Vous avez tendance à être très rapide sur vos projets et à enchaîner séries et films sans pause, et pourtant Inu-Oh a bénéficié d’un temps de développement plus conséquent que les autres. Est-ce qu’il y a une raison particulière à cela ? Une envie de prendre son temps ou bien est-ce accidentel ?

C’est un peu accidentel… Mais je tenais vraiment à soigner certains aspects du film donc je ne m’en suis pas plaint. J’ai été aussi obligé d’arrêter de travailler sur Inu-Oh pour d’autres obligations, en séries notamment, donc au final le temps de production n’a pas été si démesuré comparé à d’habitude. Mais il y a quand même eu quelques mois en plus pour finaliser, c’est vrai.

*On nous signale déjà la fin de l’entretien, avec l’étape traduction cela passe beaucoup trop vite hélas*

Puisque j’ai droit à une dernière question : vous avez souvent travaillé avec des collaboratrices, notamment avec Eunyoung Choi chez Science Saru qui a été votre productrice longtemps, et aussi la scénariste Reiko Yoshida sur quelques projets. Étant moi-même fan du travail de cette scénariste, je suis curieux de savoir comment vous vous êtes rencontrés, et comment vous avez travaillé ensemble.

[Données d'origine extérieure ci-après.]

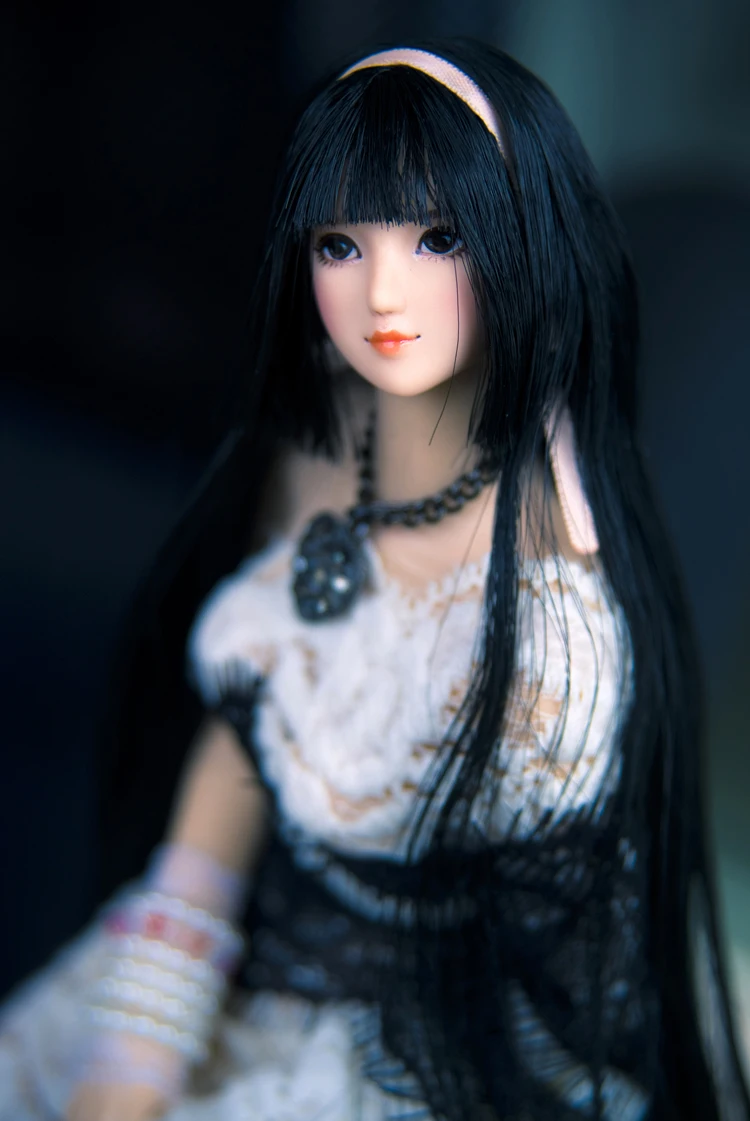 1/6 шкала SNH 48 Nihon Junjo Kenji плотная голова черные волосы Qi Liuhai девушка голова лепить 1" цвет загара экшн-фигурка коллекция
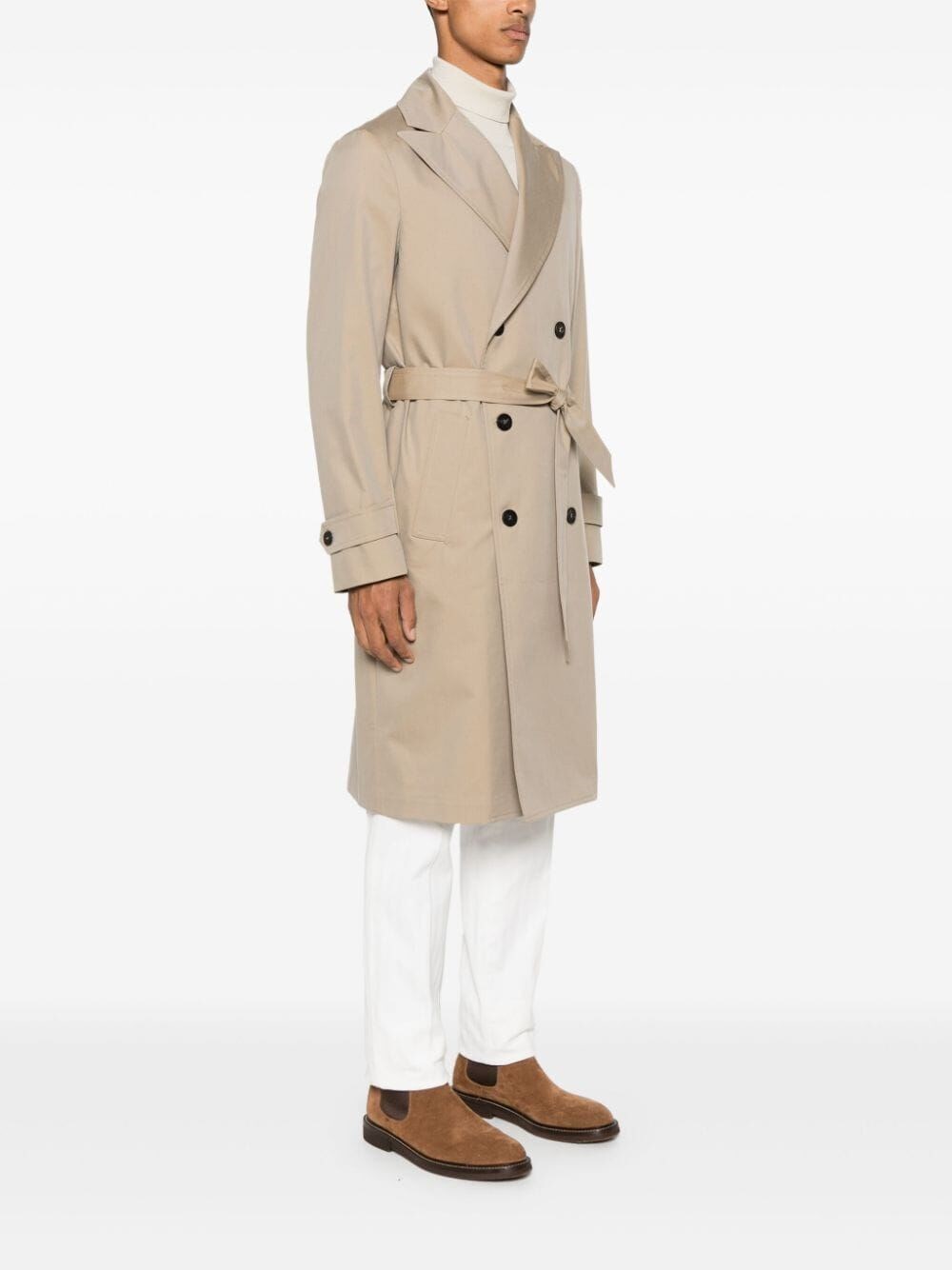 Drumohr Double-Breasted Coat Qualità Garantita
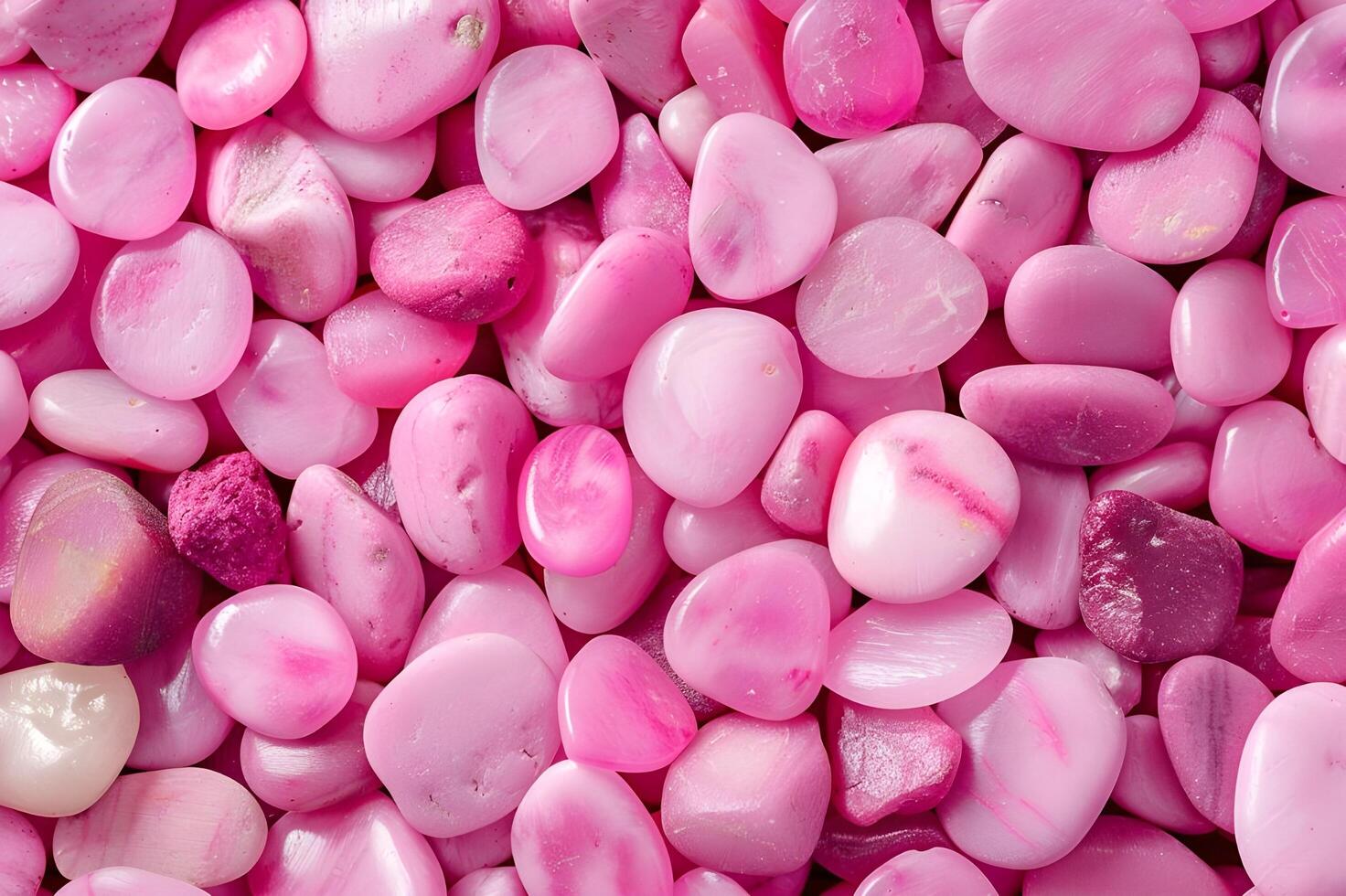 AI generated Pink Pebble Delight photo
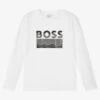 BOSS Teen Boys White Logo Top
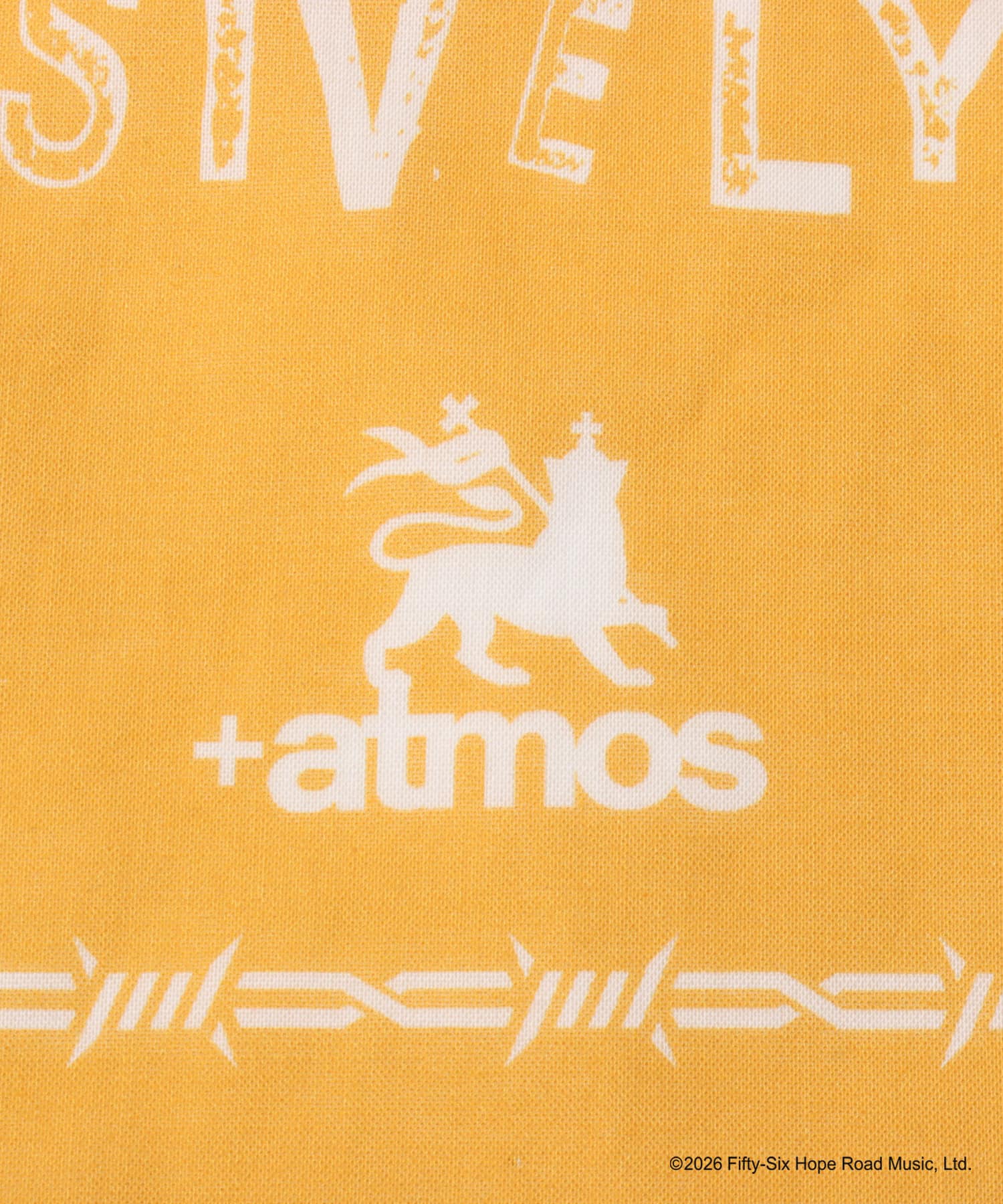 atmos x BOB MARLEY PUNKY REGGAE PARTY Bandana YELLOWの画像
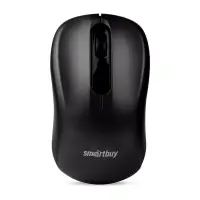Мышь беспроводная Smartbuy ONE 378, 3 кнопки, 1600 dpi, USB, от батарейки 1хАА, чёрная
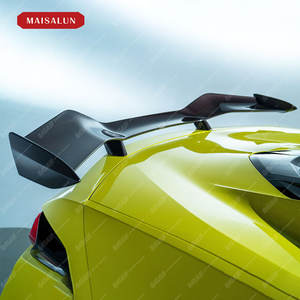 Pare-chocs de voiture en matériau PP pour Chevrolet <span class=keywords><strong>Corvette</strong></span> C8 mise à niveau vers le Kit de carrosserie de Style Z06 pare-chocs avant pare-chocs arrière avec échappement - Product Image 5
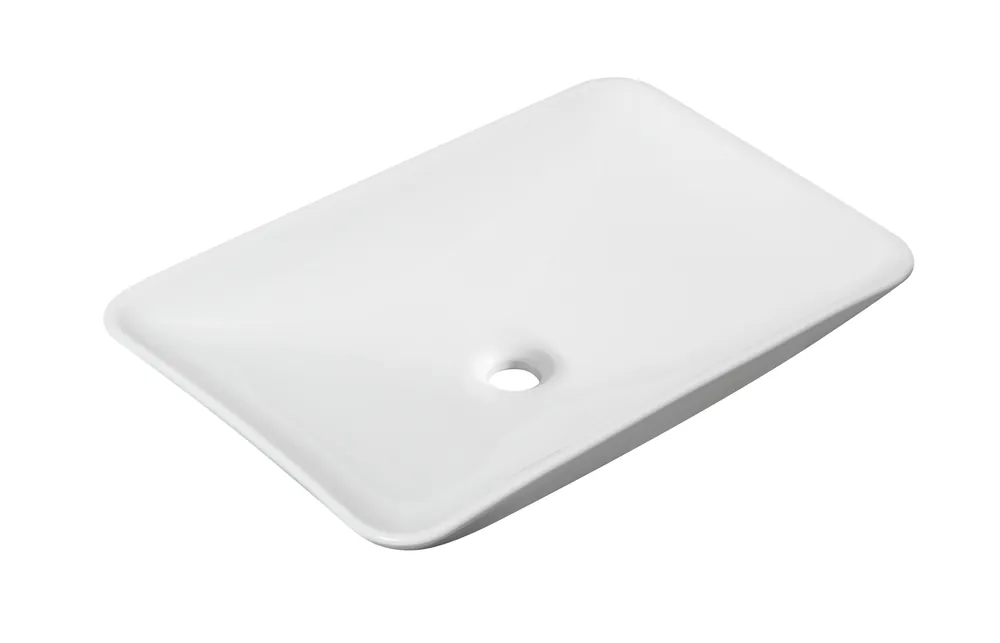 Wiesbaden Karé Keramisch Waskom - Rechthoek - 58x36x11,5cm - Wit Korting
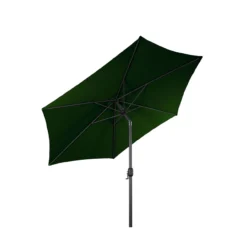 LEX Sonnenschirm Mit Knick-Funktion, Ø 3m, Grün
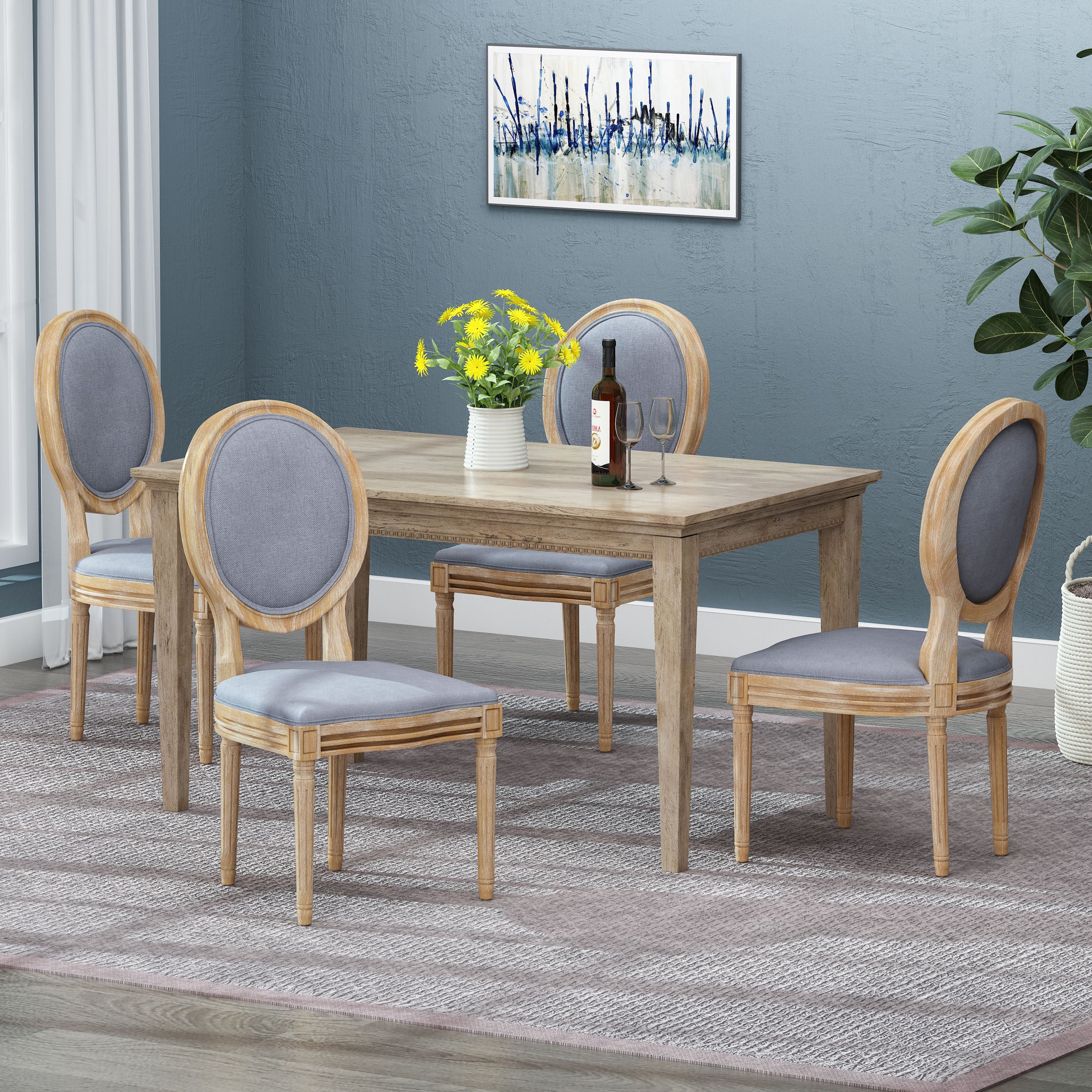 Lariya French Country Dining Chairs (Set of 4) - furnishings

J’avais rencontré Yoshida alors que je m’occupais du chara-design sur une série dont elle signait le scénario. Avant de la rencontrer, j’avoue que je trouvais rarement les scénarios intéressants dans l’animation… Mais en la voyant travailler je lui ai proposé de travailler avec moi. On a commencé sur Lou et l’île aux sirènes mais tout ne s’est pas passé comme nous le souhaitions, alors je lui ai demandé de retravailler avec moi sur le film suivant, Ride Your Wave. Je trouve qu’elle a une qualité d’écriture formidable, surtout quand il s’agit de structure. Ce qu’elle propose comme travail est très intéressant.